Theoretical and Practical Implications
- Model Design: Full-context models are preferable for accuracy on bounded inputs; bounded-memory methods are better for long-horizon or resource-constrained deployment. The trade-off between accuracy and scalability is explicit.
- Data Curation: Targeted in-domain data curation (e.g., DA-Next-5M for embodied views) is more effective for closing OOD gaps than simply scaling generic training mixtures.

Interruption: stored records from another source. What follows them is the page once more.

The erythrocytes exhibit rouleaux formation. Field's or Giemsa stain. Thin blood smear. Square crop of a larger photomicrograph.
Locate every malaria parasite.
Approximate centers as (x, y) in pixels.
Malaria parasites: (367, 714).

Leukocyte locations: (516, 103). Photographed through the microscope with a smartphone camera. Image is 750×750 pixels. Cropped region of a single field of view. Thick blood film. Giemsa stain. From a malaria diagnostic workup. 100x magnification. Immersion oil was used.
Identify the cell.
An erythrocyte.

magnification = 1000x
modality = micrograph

Domain match matters more than dataset count.
- Evaluation Protocol: SpatialBench's deterministic, density-aware, and domain-diverse design provides a rigorous foundation for future research, enabling fair comparisons and revealing model behaviors across input regimes.
- Benchmark Utility: The benchmark exposes critical gaps in current models and provides a clear roadmap for improvement, emphasizing the need for models that are robust across domains, densities, and hardware constraints.
Conclusion
SpatialBench reveals that current spatial foundation models are not yet all-round players, showing gaps in domain generalization and input-density robustness. The benchmark's extensive analysis provides key insights:
- Full-context attention maximizes accuracy; bounded-memory strategies unlock scalability.
- Data quality is paramount; domain alignment is critical for embodied tasks.
- Egocentric and wrist-view domains are the largest OOD failure modes.
To address the most significant data gap, the authors introduced DA-Next-5M and trained DA-Next, establishing a strong baseline. They hope SpatialBench serves as a rigorous foundation for developing more generalizable and robust 3D foundation models. Future work should focus on improving domain generalization, especially for embodied viewpoints, and further exploring the trade-offs between full-context and bounded-memory architectures.